U.S. Public’s Knowledge Of Science: Getting Better But A Long Way To Go

Amid concerns about the lagging math and science performance of American children, American adults are actually scoring higher than they did 20 years ago on a widely used index of civic scientific literacy, according to a University of Michigan researcher.

In 1988, just 10 percent of U.S. adults had sufficient understanding of basic scientific ideas to be able to read the Tuesday Science section of The New York Times, according to Jon Miller, a researcher at the U-M Institute for Social Research (ISR). By 2008, 28 percent of adults scored high enough to understand scientific ideas at that level.

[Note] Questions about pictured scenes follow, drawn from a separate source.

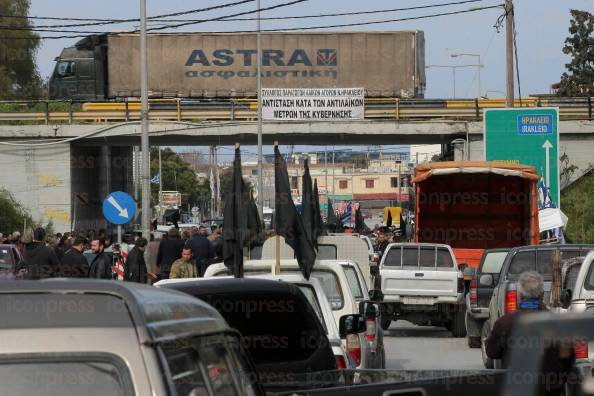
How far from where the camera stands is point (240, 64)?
4944 cm

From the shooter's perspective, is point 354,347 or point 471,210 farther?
point 471,210

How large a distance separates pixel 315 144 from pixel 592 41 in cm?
3584

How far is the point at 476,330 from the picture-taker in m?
20.7

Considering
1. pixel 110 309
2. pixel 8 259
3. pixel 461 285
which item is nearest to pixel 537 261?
pixel 461 285

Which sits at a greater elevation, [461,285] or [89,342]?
[89,342]

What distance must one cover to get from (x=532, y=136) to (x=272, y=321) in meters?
24.5

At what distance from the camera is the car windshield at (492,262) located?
21828 millimetres

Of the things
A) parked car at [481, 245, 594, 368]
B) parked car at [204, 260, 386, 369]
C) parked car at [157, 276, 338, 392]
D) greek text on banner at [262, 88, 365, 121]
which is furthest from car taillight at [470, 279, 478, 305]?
greek text on banner at [262, 88, 365, 121]

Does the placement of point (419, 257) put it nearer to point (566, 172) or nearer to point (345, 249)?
point (345, 249)

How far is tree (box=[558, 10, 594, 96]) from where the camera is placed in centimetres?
7519

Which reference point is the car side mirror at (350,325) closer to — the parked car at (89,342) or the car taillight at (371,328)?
the car taillight at (371,328)

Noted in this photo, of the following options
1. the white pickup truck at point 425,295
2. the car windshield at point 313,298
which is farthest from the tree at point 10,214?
the car windshield at point 313,298

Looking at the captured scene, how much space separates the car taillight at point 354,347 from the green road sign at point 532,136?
21.1 metres

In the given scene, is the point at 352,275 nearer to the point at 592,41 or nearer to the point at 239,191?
the point at 239,191
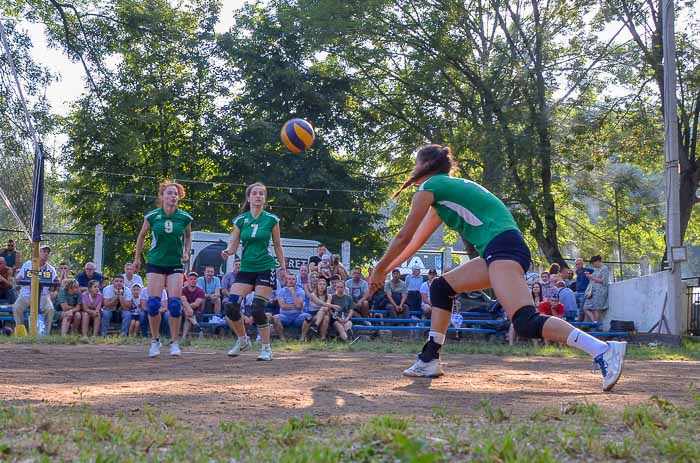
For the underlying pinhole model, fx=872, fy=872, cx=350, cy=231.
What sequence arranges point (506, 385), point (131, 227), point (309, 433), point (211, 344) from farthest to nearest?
point (131, 227)
point (211, 344)
point (506, 385)
point (309, 433)

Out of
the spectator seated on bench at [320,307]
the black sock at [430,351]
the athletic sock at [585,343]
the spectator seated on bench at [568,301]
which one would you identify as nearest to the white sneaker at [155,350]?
the black sock at [430,351]

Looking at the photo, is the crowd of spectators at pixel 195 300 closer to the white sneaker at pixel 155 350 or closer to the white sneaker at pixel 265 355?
the white sneaker at pixel 155 350

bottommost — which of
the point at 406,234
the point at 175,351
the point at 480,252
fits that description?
the point at 175,351

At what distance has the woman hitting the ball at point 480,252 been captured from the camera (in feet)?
20.8

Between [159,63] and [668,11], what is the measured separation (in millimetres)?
20178

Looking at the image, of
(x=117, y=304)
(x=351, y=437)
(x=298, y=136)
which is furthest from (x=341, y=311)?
(x=351, y=437)

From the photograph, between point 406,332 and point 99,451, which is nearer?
point 99,451

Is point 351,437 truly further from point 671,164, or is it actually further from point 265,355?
point 671,164

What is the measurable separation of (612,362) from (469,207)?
1543 millimetres

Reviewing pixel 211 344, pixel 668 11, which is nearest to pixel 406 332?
pixel 211 344

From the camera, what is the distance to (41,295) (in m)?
16.3

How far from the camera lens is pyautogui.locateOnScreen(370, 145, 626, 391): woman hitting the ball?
633cm

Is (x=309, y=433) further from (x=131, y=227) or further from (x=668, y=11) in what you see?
(x=131, y=227)

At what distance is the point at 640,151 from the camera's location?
92.4 ft
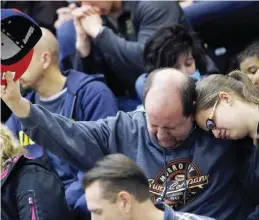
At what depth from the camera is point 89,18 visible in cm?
238

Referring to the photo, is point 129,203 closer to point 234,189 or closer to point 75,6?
point 234,189

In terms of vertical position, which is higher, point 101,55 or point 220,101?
point 220,101

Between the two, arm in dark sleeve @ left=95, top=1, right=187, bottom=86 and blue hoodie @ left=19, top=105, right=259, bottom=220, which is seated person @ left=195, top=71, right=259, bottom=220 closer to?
blue hoodie @ left=19, top=105, right=259, bottom=220

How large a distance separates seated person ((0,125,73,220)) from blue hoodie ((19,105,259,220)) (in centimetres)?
14

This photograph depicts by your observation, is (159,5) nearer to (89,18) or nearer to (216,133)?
(89,18)

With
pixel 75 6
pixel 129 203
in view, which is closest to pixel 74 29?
pixel 75 6

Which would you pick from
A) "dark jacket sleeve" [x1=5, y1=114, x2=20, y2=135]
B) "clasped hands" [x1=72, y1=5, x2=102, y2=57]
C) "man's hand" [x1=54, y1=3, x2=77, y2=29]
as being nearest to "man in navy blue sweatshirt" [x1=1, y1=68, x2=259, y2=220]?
"dark jacket sleeve" [x1=5, y1=114, x2=20, y2=135]

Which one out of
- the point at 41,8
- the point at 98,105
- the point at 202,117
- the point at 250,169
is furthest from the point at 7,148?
the point at 41,8

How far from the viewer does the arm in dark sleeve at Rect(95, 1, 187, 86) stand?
232 cm

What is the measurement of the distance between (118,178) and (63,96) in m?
0.85

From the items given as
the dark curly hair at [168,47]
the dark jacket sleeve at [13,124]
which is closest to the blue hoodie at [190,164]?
the dark curly hair at [168,47]

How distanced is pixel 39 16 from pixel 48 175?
1.04 m

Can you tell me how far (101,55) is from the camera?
96.3 inches

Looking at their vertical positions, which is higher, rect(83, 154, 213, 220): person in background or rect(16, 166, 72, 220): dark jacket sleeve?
rect(83, 154, 213, 220): person in background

Despite the improvement, the American public has a long way to go, says Miller, who contributed to the latest publication of the American Academy of Arts and Sciences, Science and the Educated American.

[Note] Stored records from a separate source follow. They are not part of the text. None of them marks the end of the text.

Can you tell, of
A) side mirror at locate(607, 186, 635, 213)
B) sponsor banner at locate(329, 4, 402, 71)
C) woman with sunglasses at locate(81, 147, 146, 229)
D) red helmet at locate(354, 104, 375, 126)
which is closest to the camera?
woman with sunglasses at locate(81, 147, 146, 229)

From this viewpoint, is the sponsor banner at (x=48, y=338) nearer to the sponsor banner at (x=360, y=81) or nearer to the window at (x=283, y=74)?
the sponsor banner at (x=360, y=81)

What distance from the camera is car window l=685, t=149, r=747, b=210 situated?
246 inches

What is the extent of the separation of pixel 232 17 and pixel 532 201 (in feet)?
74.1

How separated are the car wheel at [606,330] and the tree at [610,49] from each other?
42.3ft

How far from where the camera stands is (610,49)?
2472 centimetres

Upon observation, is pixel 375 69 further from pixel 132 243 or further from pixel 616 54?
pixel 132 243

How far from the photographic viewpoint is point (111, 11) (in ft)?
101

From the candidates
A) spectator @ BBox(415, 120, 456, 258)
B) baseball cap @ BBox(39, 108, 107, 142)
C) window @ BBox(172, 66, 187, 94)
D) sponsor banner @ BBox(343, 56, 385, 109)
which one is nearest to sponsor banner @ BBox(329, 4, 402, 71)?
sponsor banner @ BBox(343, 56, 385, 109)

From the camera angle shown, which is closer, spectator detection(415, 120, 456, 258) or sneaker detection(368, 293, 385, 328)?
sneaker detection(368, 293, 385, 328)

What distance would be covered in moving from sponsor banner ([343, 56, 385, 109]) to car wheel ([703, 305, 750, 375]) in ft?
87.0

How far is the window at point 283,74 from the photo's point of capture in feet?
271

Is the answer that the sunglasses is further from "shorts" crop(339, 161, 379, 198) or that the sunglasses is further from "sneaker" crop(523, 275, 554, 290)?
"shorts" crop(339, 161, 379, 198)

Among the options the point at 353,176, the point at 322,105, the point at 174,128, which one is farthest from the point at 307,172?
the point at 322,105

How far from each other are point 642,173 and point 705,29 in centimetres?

"America's democracy depends on having a larger number of scientifically literate citizens," said Miller, who directs the ISR International Center for the Advancement of Scientific Literacy and has pioneered methods of assessing comparative levels of scientific understanding over time. "Today's political agenda includes debates over global climate change, embryonic stem cells, future energy sources, and the possibility of a viral pandemic. And as the twenty-first century progresses, scientific issues are only likely to become more prominent features of the political landscape."

In fact, America is the only major country that requires almost all its college and university students to complete a full year of science, Miller points out. So the scientific literacy of U.S. adults is relatively high compared to the general adult populations of other developed nations. But given the on-going changes in many fields of science, most adults will learn most of their information about science after they leave formal schooling.

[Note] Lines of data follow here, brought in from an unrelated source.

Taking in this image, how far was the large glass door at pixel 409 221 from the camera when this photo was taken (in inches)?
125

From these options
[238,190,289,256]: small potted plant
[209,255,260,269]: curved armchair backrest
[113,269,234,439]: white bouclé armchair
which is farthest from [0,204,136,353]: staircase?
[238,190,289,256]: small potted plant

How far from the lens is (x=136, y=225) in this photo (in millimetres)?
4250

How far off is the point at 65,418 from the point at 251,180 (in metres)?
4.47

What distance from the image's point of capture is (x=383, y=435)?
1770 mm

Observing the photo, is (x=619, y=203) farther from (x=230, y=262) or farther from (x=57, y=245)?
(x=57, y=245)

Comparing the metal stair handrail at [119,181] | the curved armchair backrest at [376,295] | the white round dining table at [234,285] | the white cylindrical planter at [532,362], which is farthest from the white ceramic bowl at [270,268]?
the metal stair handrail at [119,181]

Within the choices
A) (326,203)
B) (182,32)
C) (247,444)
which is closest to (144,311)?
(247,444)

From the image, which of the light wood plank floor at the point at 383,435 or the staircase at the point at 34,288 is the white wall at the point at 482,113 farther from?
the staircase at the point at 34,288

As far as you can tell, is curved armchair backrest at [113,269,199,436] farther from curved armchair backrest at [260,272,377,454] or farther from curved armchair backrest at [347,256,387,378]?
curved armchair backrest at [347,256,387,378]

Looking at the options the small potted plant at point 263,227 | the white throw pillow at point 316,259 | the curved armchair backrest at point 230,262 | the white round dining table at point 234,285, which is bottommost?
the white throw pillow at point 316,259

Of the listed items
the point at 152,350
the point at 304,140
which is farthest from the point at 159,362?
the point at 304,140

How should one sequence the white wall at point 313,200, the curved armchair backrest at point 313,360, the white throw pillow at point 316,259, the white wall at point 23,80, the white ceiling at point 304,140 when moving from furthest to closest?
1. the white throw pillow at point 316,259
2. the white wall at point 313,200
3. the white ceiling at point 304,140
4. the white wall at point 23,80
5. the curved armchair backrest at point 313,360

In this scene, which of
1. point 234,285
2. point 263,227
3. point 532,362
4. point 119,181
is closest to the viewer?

To track changes in scientific literacy over time, Miller developed sets of durable, core questions that assess understanding of basic scientific constructs in several areas. These areas include understanding of simple probability statements, the relationship of atoms, molecules, and electrons, of the universe and solar system, and the life sciences, where public confusion is greatest. With funding from a variety of sources, including the National Science Foundation, he surveyed national samples of the U.S. adult population in 1988, 1999 and 2008 to assess levels of what he calls "civic scientific literacy."

Only 37 percent of American adults accepted the concept of biological evolution in 2008, Miller reports, and the level of acceptance has declined over the last twenty years. Approximately 44 percent of American adults can define DNA correctly, but only 20 percent can define the meaning of a stem cell.

While 85 percent of adults recognize that all plants and animals have DNA, only 27 percent of Americans think that more than half of human genes are identical to those of mice.

"Looking to the future, we must increase the proportion of scientifically literate adults in our society," Miller said. "Scientific literacy is not a cure or an antidote in and of itself. It is, however, a prerequisite for preserving a society that values science and is able to sustain its democratic values and traditions."